- _Consigne de travail_
Recopiez le passage de l'extrait fourni qui commence par « Hypothèse pathétique, slogan » et se termine par « de ladite Gauche. », en y remplaçant « illusion » par « utopie ».

- _Extrait fourni_
_____
Hypothèse pathétique, slogan à la ramasse, fable populiste, ce syntagme Mélenchon PM ? À n’en pas douter, c’est un signal fort qui dérange en se montrant, mais pas encore un signe qui fait sens. Peut-on lui en trouver un, si on entend par Mélenchon PM une "idée régulatrice" (Kant) impliquant le discours du "comme si" ?
Il s’agirait donc de mettre en œuvre une stratégie de l'illusion, toujours nécessaire à l’action populaire, et plus précisément à son engagement. On conviendra alors que l'imagination de l’UP & Co. est le véritable maitre d'œuvre de cette idée régulatrice, et qu’il n’y a pas vraiment de maître d’ouvrage. Oui, la raison pratique de l’UP & Co. n’est qu’une puissance d'imagination - qu’elle vise une Fédération ou une Coalition de ladite Gauche.
Sous quelle condition affective l’idée régulatrice Mélenchon PM peut-elle agréger l’imagination politicienne des Trembleurs, des Rageurs et des Abstentifs qui se sont reconnus "à gauche" lors des élections présidentielles ? Voici un tableau sommaire des affectés :
1. Les Trembleurs
a) les ayant-voté Mélenchon par efficacité ou stratégie, mais qui ont tremblé devant la montée sondagière et merdiatique de la "petite bête". Cette variété de castors compte 3 millions d’individus qui pourraient s’engager avec l’idée "claire" Mélenchon PM.
b) les castors anti-méluchiens qui ont voté Jadot, Roussel ou Hidalgo par vraie-fausse conviction et qui ont tremblé au second tour pour Macron. On en compte en gros 2,5 millions qui regimbent plus ou moins devant l’idée "hégémonique" Mélenchon PM.
_____
- _Données à traiter_
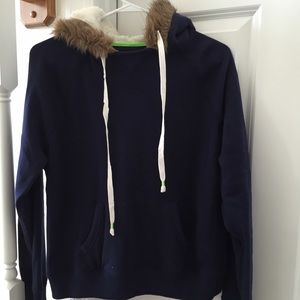 dark blue sweatshirt 💋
_____
- _Solution proposée_
Hypothèse pathétique, slogan à la ramasse, fable populiste, ce syntagme Mélenchon PM ? À n’en pas douter, c’est un signal fort qui dérange en se montrant, mais pas encore un signe qui fait sens. Peut-on lui en trouver un, si on entend par Mélenchon PM une "idée régulatrice" (Kant) impliquant le discours du "comme si" ?
Il s’agirait donc de mettre en œuvre une stratégie de l'utopie, toujours nécessaire à l’action populaire, et plus précisément à son engagement. On conviendra alors que l'imagination de l’UP & Co. est le véritable maitre d'œuvre de cette idée régulatrice, et qu’il n’y a pas vraiment de maître d’ouvrage. Oui, la raison pratique de l’UP & Co. n’est qu’une puissance d'imagination - qu’elle vise une Fédération ou une Coalition de ladite Gauche.